Tulip Tree, the popular name for lirioden-dron tulipifera, a large tree of the magnolia family; one of its distinctive characters, its large and showy flowers, being recognized in its botanical and common names. The genus (named from Gr. lipiov, a lily, and Sivtipov, a tree) is exclusively American, and includes only this species. It is found from Canada to Florida, and is more abundant in parts of the west, as Michigan and southern Illinois, than at the east; with the exception of the button-wood, it is the largest of our deciduous trees, reaching the height of 140 ft., with a diameter of 8 or 9 ft. The bark on young branches is light brown and smooth, but on old trees it is much broken by longitudinal fissures. In spring the development of no tree can be studied with greater interest; as the large leaf buds open they are found to be covered by two stipules, coherent by their edges to form a sac, and beneath these the young leaf, to which they belong, will be found closely folded, and its petiole bent over; beneath this is another leaf similarly covered and packed away, and so on; as the leaf develops, the stipules increase in size, and soon fall away, leaving a scar just above the petiole.
The leaves, on long petioles, are 4 in. or more across, with two lobes near the base and two at the apex, where the leaf appears as if it had been abruptly cut off, leaving a very broad, shallow notch. The flowers are solitary and terminal; the bud is enclosed by a sheath which is pushed off as the flower opens; they consist of three long reflexed sepals, and six petals, which are arranged in two rows, to form a bell-shaped corolla, 2 in. or more long, within which are numerous stamens, surrounding a cone-like mass of pistils crowded upon a long slender axis. In fruit the pistils ripen into woody one-or two-seeded keys, which fall away from the axis.. The petals are greenish yellow, marked with orange, and have an orange spot at the base. * The bark, especially that of the root, is bitter and aromatic, and sometimes used as a stimulant tonic. The wood, often called white wood, though it becomes yellowish upon exposure, is soft and easily worked, and is put to almost as many uses as that of the white pine; it is easily bent to any required shape, which makes it useful in building circular staircases and other curved work; it is much employed in carriage building for panels, and in cabinet work, especially for drawers.

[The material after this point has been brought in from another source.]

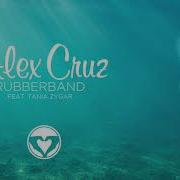 Alex Cruz Feat Tania Zygar Rubberband Extended Mix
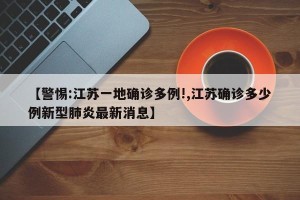 【警惕:江苏一地确诊多例!,江苏确诊多少例新型肺炎最新消息】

In localities where it is the most available timber, it is employed in building. The western lumbermen almost invariably call the tree poplar (" popple ") or yellow poplar; an unfortunate mis -nomer, as it has no resemblance to or botanical relationship with the poplars. The tulip tree is pleasing when young, and when full grown forms a very stately object. There are several varieties in which the leaves deviate from the usual form, and one in which they are handsomely variegated with yellow; but the markings do not hold under our hot suns. Trees transplanted from the woods, unless they are very small, do not succeed, and this has given the impression that the tree is difficult to manage. It is easily raised from seeds, and nursery trees, produced in this way and transplanted a few times, may be removed without difficulty.
Tulip Tree (Liriodendron tulipifera).